▶ [SUAS TAREFAS]:
- A) Resuma o artigo sobre esquerda e extrema direita em duas frases.
- B) Diga se cada afirmação abaixo está de acordo com o artigo sobre esquerda e extrema direita, respondendo sim ou não e citando as palavras do artigo que decidem a questão. (i) As redes sociais bastam para uma transformação social. (ii) A esquerda e a extrema direita são produtos da Superindústria do Imaginário neoliberal. (iii) A extrema direita atual é a mesma que alimentou Hitler.
- C) Devolva sem nenhuma alteração o trecho do artigo sobre esquerda e extrema direita que se inicia pelas palavras "Redes sociais.Créditos: Tânia" e termina em "ilha do Caribe.".

▶ [TEXTO]:
ESQUERDA X EXTREMA DIREITA

Fale o que quiser enquanto podes ser manipulado – Por Raphael Fagundes

As redes sociais são projetadas para circular discursos em um determinado formato, o qual não é suficiente para uma transformação social

Redes sociais.Créditos: Tânia Rêgo/Agência Brasil
Escrito en OPINIÃO el

Tanto a esquerda quanto a extrema direita são produtos da Superindústria do Imaginário neoliberal. Embora ambos espectros políticos façam referência a movimentos que marcaram a história do século XX, não podemos dizer que a extrema direita atual é a mesma que alimentou Hitler e nem que a esquerda dos nossos dias é a mesma que inspirou Che Guevara a revolucionar a solitária ilha do Caribe.

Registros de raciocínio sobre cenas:
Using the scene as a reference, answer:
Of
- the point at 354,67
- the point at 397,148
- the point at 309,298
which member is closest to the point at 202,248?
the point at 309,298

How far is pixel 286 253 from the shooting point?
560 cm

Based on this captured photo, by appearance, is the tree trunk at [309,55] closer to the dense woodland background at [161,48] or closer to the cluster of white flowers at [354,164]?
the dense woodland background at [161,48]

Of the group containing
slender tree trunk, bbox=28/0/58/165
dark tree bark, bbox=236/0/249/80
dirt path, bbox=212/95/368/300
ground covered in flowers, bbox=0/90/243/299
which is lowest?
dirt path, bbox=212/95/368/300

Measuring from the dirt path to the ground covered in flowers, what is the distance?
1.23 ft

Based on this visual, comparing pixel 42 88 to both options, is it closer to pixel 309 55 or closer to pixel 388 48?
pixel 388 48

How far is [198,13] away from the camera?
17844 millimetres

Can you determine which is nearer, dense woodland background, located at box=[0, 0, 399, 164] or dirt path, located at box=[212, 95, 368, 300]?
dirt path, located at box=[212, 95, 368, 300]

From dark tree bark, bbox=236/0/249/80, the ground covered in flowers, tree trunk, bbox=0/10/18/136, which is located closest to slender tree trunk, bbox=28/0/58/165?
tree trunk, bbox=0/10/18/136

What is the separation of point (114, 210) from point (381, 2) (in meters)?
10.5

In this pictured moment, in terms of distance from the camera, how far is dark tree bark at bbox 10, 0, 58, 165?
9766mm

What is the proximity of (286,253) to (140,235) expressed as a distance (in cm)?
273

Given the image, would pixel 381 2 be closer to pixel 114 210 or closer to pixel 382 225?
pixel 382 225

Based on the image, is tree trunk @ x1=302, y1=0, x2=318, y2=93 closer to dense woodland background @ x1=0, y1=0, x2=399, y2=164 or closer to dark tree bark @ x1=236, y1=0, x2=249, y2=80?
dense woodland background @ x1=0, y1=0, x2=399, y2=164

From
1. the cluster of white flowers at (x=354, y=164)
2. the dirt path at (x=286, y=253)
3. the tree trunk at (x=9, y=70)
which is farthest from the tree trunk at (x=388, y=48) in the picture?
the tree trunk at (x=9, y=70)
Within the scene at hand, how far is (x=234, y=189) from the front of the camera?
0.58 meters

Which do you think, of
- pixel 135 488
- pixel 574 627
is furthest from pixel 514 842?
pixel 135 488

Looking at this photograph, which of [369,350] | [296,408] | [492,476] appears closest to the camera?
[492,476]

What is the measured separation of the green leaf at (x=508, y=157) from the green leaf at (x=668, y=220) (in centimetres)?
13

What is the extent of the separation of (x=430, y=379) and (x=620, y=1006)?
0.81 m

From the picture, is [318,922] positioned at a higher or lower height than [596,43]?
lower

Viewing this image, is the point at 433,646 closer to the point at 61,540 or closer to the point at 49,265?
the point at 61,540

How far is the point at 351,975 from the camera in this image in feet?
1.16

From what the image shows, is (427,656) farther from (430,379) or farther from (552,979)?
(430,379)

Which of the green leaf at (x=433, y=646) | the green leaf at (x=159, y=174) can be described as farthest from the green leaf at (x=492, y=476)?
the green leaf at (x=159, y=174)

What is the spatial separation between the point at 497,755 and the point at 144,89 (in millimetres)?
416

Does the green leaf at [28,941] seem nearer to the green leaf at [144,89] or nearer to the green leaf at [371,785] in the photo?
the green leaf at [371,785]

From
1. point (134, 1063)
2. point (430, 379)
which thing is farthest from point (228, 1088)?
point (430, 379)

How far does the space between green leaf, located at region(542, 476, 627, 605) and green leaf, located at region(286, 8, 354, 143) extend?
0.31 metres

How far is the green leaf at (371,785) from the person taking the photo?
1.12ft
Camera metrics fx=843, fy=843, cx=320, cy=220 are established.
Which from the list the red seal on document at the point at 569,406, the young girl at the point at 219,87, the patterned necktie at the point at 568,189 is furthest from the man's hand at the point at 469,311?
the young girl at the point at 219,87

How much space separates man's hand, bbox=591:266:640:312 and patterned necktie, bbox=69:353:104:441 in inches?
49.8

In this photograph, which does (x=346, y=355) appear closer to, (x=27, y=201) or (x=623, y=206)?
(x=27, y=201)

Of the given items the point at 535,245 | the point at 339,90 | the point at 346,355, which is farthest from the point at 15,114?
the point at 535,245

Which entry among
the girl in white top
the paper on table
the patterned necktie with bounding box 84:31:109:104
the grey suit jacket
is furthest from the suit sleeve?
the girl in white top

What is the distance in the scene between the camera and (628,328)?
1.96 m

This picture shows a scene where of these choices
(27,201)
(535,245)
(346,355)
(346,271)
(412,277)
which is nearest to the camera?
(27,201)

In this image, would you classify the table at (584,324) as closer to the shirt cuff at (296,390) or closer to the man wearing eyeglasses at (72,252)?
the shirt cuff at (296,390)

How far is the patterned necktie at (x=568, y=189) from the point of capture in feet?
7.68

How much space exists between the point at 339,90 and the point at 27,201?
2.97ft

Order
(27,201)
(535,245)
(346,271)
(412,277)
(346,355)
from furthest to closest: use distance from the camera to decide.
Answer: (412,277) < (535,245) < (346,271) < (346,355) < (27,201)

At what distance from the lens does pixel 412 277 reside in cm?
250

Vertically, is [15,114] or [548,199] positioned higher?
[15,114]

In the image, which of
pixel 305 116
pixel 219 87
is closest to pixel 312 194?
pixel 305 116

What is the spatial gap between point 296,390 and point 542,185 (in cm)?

==

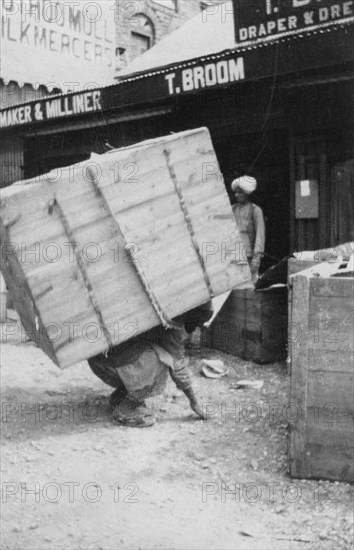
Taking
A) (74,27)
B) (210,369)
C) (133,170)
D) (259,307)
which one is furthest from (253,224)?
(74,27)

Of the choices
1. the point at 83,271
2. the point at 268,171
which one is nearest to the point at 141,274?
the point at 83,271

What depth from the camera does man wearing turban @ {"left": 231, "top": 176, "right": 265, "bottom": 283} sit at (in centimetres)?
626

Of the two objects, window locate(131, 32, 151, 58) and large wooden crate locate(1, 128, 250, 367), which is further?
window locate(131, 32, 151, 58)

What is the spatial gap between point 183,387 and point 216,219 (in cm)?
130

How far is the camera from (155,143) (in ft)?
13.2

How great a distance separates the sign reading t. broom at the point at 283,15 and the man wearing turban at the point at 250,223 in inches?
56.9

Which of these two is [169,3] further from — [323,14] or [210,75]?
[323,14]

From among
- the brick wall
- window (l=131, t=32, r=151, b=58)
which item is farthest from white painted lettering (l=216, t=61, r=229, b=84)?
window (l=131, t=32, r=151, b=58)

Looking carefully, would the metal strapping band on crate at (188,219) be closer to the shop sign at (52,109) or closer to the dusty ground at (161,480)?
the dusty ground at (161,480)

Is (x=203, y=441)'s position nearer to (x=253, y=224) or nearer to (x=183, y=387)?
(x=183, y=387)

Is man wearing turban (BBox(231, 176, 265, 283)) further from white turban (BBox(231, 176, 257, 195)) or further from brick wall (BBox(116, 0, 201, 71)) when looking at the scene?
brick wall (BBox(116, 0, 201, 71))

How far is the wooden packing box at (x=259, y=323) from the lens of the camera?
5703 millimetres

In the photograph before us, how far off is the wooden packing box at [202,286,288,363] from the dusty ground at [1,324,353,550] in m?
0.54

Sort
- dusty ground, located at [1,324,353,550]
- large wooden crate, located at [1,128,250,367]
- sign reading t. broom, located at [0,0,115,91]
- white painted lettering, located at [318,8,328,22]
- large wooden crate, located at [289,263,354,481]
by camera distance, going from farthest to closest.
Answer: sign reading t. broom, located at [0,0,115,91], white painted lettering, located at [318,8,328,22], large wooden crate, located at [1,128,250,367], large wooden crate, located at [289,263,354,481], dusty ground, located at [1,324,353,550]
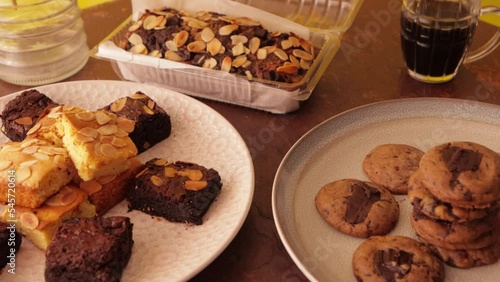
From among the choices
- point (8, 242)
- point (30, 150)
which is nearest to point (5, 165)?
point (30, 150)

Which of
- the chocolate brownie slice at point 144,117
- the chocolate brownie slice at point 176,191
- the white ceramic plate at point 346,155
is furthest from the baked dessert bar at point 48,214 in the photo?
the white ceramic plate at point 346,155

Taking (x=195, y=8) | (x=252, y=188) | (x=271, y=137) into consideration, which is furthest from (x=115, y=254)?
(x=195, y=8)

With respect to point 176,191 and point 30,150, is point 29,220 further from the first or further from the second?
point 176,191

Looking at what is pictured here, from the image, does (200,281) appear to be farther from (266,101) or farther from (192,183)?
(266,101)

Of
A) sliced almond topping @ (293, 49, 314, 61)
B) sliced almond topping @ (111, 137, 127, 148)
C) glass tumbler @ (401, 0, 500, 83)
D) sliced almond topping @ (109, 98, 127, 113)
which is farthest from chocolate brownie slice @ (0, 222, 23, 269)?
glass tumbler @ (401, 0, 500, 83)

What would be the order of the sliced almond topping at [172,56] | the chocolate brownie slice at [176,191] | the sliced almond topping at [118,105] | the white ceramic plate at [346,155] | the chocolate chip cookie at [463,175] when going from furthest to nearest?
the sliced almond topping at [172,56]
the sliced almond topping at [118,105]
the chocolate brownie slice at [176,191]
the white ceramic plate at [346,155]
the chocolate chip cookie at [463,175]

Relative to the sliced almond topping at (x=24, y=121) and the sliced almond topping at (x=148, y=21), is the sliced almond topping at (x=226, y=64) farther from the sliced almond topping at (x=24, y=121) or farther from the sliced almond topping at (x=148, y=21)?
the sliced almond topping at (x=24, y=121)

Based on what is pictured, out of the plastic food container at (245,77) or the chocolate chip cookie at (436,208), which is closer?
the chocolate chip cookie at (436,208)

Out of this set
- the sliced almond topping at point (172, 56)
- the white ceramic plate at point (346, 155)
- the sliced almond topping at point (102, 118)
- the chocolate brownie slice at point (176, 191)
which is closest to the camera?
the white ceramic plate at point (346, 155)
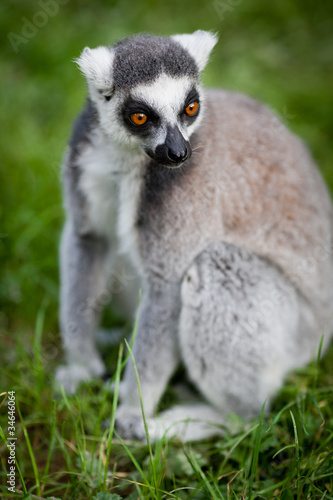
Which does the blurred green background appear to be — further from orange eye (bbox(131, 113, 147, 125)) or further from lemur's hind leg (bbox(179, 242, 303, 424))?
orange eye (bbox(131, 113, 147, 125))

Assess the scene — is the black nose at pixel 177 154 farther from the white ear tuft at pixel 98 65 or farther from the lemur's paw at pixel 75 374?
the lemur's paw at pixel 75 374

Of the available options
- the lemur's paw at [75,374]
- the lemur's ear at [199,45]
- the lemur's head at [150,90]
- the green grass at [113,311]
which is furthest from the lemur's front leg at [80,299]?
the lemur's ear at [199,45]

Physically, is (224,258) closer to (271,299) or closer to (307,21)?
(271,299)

▶ [RESPOSTAS ABAIXO]:
- A) O artigo afirma que as redes sociais são projetadas para fazer circular discursos num determinado formato, que não é suficiente para uma transformação social. Segundo ele, a esquerda e a extrema direita são produtos da Superindústria do Imaginário neoliberal e, embora remetam a movimentos do século XX, não são a mesma extrema direita que alimentou Hitler nem a mesma esquerda que inspirou Che Guevara.

- B)
(i) Não: "o qual não é suficiente para uma transformação social".
(ii) Sim: "Tanto a esquerda quanto a extrema direita são produtos da Superindústria do Imaginário neoliberal".
(iii) Não: "não podemos dizer que a extrema direita atual é a mesma que alimentou Hitler".

- C)
Redes sociais.Créditos: Tânia Rêgo/Agência Brasil
Escrito en OPINIÃO el

Tanto a esquerda quanto a extrema direita são produtos da Superindústria do Imaginário neoliberal. Embora ambos espectros políticos façam referência a movimentos que marcaram a história do século XX, não podemos dizer que a extrema direita atual é a mesma que alimentou Hitler e nem que a esquerda dos nossos dias é a mesma que inspirou Che Guevara a revolucionar a solitária ilha do Caribe.